I read H.V. Morton's A Traveller In Rome last year. (Out of print, so look for it on AbeBooks.com) This book is a delight to read before a trip or while you’re visiting Rome. Published in 1957, Morton effortlessly weaves his way back and forth through layers of history, and I was impelled through it as though I had no choice in the matter! By way of demonstration, here’s just a snippet that explains the name of the Basilica of St. John Lateran ...
"The gay young men of imperial Rome drove fast chariots, cultivated low companions, kept late hours, drank too much, and sometimes became amateur gladiators. Plautius Lateranus, the notorious play-boy, (was) evidently one of those big, good-natured men who never meet trouble half-way, but who go out and bring it home with them. (...) He agreed to be the one who was to hold Nero down while others slipped their daggers into him. A plot is in danger of discovery in
direct proportion to the number of people in it, and this one contained so many conspirators that it was doomed to discovery (…) Like so many men of his type, he absolved his follies by a courageous death. (…)

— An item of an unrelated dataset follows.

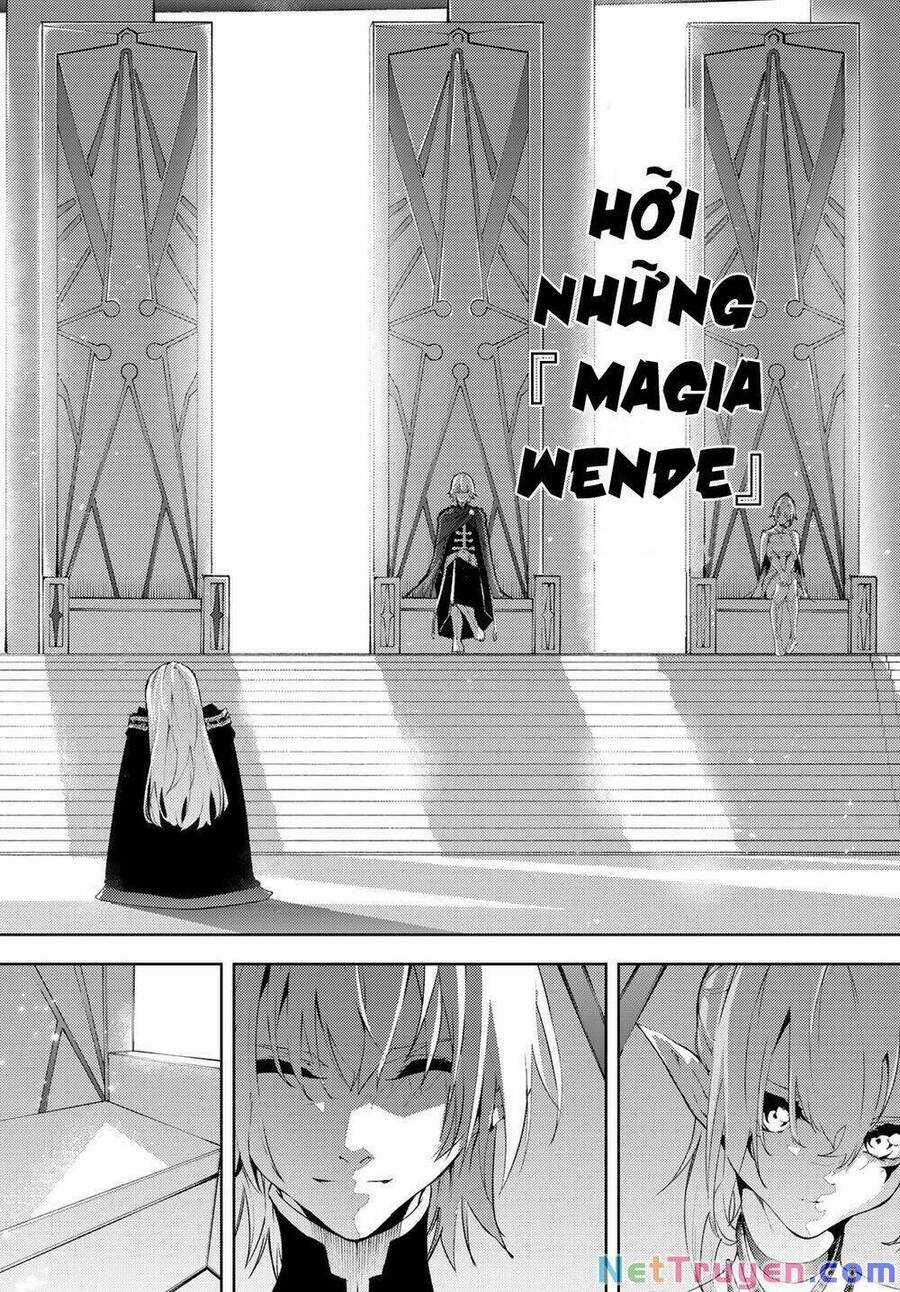 Wistoria Bản Hùng Ca Kiếm Và Pháp Trượng Chương 4 trang 19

The Lateranus property eventually became part of the dowry of Fausta, the wife of Constantine the Great, and as soon as Constantine had given freedom to the Church, he made a gift of the Lateran Palace to the Pope. He thus ensured one of Fate’s most unlikely associations: that the name of one of Messalina’s lovers and that of St. John the Baptist should go down the ages together as St. John in
Lateran, the Mother church of Christendom."